Thursday, October 12, 2006

Departed

Starring Jack Nicholson, Matt Damon, Leonardo DiCaprio, Alec Baldwin, and a few other people I've been before but could not tell you their names.

The movie was not freaky. The movie was not weird. The movie was freakishly weird. Jack Nicholson is a mob boss who does his thing. Matt Damon is his cop friend, kinda like his son. Matt is in the police force, and you could say that they scratch each other's backs. He's the rat in the police force for Nicholson. Leonardo DiCaprio tried to get into the police force and failed out. He is now working undercover as a rat to expose Nicholson. The rats are detected, and this movie is about them and their tricks to stay alive and in power in their respective roles.

My comment on this movie is simply this: "Wow." Not, "Wow!" Just: "Wow." It's two-and-a-half hours long, and it's good for cool scenes.
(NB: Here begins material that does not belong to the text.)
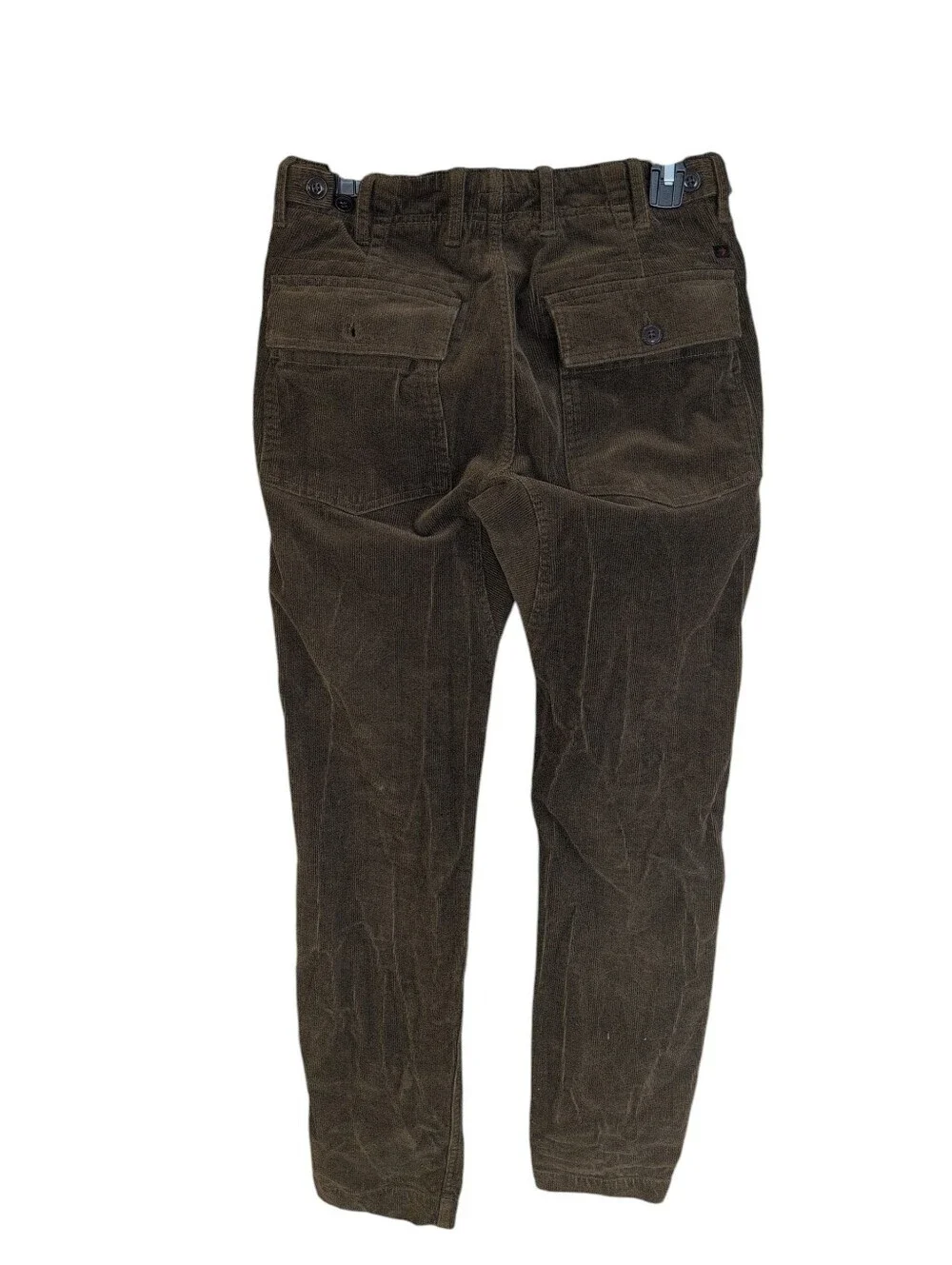 Relwen Cord Supply Pant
It's good for suspense.

It has one sex scene. The scene makes NO sense. I saw it coming a mile away, and I thought to myself, "How are they going to go from this to sex?" And they didn't. They were in the middle of a more-or-less normal conversation (normal for the movie), and next thing you know, they are kissing and things progress from there. I looked at Paul, who was next to me in the movie theater, and I think we both were wondering if we had just witnessed the stupidest thing ever.

I'm not exactly a fan of sex scenes, for obvious reasons. In some cases, the scene jives with the movie. In this case, I think the director just wanted it in there for the heck of it, didn't know how to bring it in, and just said, "Heck with it. Just do it."

Along the same lines, I think that's how he ended the movie. It's the second worst ending I can recall having ever seen, the worst being that in Monty Python and the Holy Grail. It seemed like the last 15 minutes was him scrambling for ideas, because he made the characters too good to be caught in webs, and he just said, "Heck with it. Just end it." So, a few explosions later, the movie ends.

I wasn't impressed, although the movie is worth seeing just for the quote-able scenes. Don't expect a blockbuster.